I believe the problem was unaligned incentives. One of my favorite articles on the topic, is Sins of Commission by Joel Spolsky, about how incentive plans backfire. The TLDR is that directly connecting employee compensation to some sort of company metrics, is almost guaranteed to backfire. In our case, if the outage impact had been calculated, it might've blown the availability numbers for the year.
And the problem is, everyone's bonus was tied to the availability numbers. And the bonus was a big component of take home pay at that company.
So there was a massive incentive to not understand the issue, and bury the problem. It doesn't even have to be nefarious, the context of the impacts of this problem was all spread out.
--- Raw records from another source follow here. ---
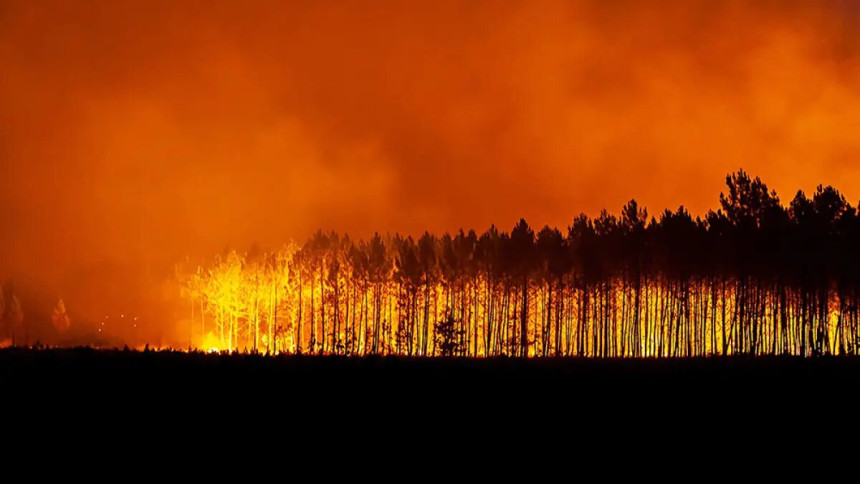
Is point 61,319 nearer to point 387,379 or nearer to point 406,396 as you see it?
point 387,379

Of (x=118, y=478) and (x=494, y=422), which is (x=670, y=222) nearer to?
(x=494, y=422)

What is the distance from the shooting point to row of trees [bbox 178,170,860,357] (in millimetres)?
58000

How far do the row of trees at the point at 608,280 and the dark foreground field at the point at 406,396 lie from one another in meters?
18.9

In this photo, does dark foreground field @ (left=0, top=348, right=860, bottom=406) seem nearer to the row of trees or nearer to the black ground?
the black ground

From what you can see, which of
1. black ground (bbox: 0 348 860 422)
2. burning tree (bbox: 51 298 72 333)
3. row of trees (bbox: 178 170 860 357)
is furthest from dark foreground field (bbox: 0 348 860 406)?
burning tree (bbox: 51 298 72 333)

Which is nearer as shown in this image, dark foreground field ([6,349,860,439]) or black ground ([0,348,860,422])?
dark foreground field ([6,349,860,439])

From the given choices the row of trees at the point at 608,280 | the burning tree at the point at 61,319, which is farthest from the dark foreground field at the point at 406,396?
the burning tree at the point at 61,319

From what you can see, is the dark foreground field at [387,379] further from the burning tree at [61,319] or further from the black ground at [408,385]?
the burning tree at [61,319]

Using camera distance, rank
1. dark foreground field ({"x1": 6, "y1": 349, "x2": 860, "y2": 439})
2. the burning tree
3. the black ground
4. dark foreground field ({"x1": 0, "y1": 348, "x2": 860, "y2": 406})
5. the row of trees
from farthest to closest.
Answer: the burning tree
the row of trees
dark foreground field ({"x1": 0, "y1": 348, "x2": 860, "y2": 406})
the black ground
dark foreground field ({"x1": 6, "y1": 349, "x2": 860, "y2": 439})

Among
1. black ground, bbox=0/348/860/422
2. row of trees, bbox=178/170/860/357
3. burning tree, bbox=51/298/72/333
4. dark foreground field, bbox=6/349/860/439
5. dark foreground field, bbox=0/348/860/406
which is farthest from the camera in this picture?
burning tree, bbox=51/298/72/333

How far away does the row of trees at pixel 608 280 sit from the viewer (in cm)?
5800

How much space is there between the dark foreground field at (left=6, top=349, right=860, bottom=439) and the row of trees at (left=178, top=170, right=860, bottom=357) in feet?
61.9

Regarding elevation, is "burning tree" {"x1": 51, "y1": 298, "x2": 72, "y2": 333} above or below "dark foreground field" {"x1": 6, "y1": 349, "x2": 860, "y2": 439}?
above

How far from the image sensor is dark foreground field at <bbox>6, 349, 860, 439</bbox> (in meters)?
18.2
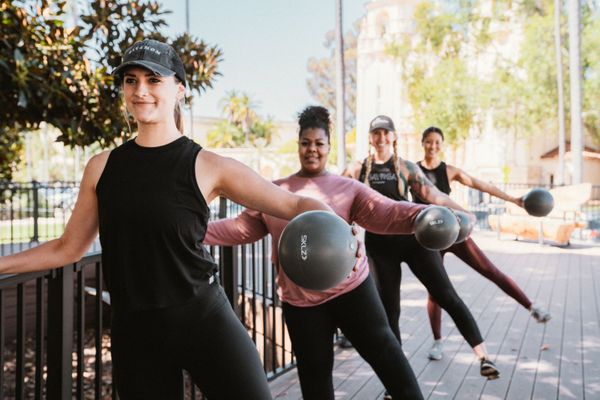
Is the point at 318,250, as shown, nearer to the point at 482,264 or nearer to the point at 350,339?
the point at 350,339

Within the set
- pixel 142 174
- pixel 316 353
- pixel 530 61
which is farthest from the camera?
pixel 530 61

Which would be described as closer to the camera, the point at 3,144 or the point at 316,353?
the point at 316,353

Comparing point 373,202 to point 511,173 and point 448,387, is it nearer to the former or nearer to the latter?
point 448,387

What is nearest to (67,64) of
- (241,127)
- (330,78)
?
(330,78)

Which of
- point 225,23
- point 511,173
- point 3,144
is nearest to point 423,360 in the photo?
point 3,144

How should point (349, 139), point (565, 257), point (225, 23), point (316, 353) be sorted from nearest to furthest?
1. point (316, 353)
2. point (565, 257)
3. point (349, 139)
4. point (225, 23)

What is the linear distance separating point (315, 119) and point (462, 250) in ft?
6.77

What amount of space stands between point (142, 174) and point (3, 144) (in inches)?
335

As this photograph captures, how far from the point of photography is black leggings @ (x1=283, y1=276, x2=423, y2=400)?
2.52 metres

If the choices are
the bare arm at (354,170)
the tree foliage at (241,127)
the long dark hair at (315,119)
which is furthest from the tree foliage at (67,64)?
the tree foliage at (241,127)

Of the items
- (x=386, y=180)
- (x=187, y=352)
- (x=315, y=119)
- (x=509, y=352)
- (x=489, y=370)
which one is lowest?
(x=509, y=352)

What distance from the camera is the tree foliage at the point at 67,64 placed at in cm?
484

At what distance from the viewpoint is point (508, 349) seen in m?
4.94

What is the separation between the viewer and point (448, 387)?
4016mm
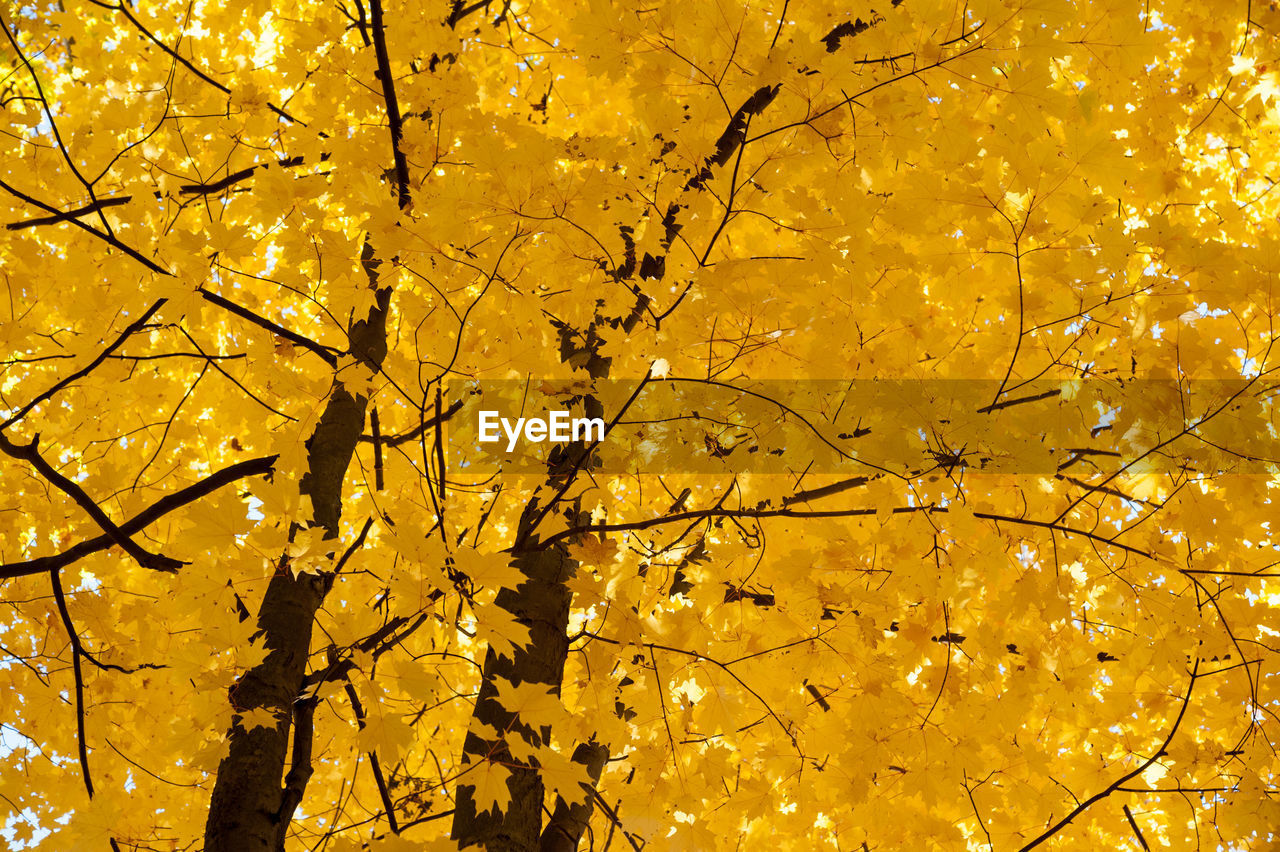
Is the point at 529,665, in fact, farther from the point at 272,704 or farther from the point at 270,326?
the point at 270,326

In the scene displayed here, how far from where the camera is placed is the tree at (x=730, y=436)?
192cm

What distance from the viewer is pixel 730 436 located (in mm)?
2188

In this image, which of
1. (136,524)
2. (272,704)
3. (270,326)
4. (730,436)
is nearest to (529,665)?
(272,704)

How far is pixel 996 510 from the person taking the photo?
107 inches

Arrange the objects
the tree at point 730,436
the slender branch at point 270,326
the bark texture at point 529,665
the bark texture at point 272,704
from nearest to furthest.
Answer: the tree at point 730,436 < the bark texture at point 272,704 < the bark texture at point 529,665 < the slender branch at point 270,326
So customer service teams knew customers were complaining, but the manager who closed the outage investigation, knew a network link was bouncing. That managers understanding was that the service was somewhat working and there was no context this impacted customers at all. The incentive structure nudged the team towards not being curious, and not wanting to find out or learn how degraded service impacted customers.
As an aside, customers were openly complaining on internet forums about how their cell phones didn't work. So customers definitely noticed this problem.
The only reason I have the context to tell the story years later, is that I had relationships with each team that was impacted. And kept a silent eye on the forums for what customers were discussing amongst themselves.
I try to always remind myself that we don't know what we don't know. I could've easily and readily made any of the mistakes that lead to this outage. To hit on a few key points:
- Troubleshooting tools don't necessarily tell you what you think they do. It's important to know how the tools actually work. For example, metrics are a proxy for what's happening. But are also aggregated or removing precision to make the data accessible and useful.
- Be conscious on the incentive structure and culture. Misaligned incentives can be dangerous, and lead to cultures that act contrary to what leadership is trying to achieve. Push back on cultures and incentives where appropriate that cause these sorts of problems.
- Not knowing how your work impacts your customers, or the customers of your customers, or why someone pays you for your service, leaves blind spots. Combined with a lack of curiosity, and problems can be allowed to just sit their and fester. So alarms can be ringing and there's no reaction... it's just noise for someone who doesn't know what it's for. This is doubled when the team hearing the alarm isn't the one to fix it, such as capacity increases done by engineering and capacity teams.
- Be curious. I think intellectual curiosity is more important than many people realized, especially when responsible for production. There still needs to be a balance on not getting stuck in rabbit holes and getting things done. But that problem you see, might be making a customer have a miserable day. And they may not have a mechanism to yell loud enough to draw your attention to the problem right under your nose.
Disclaimer: This story is from more than a decade ago, and doesn't accurately reflect the present state of any company or network. Any opinions expressed are my own.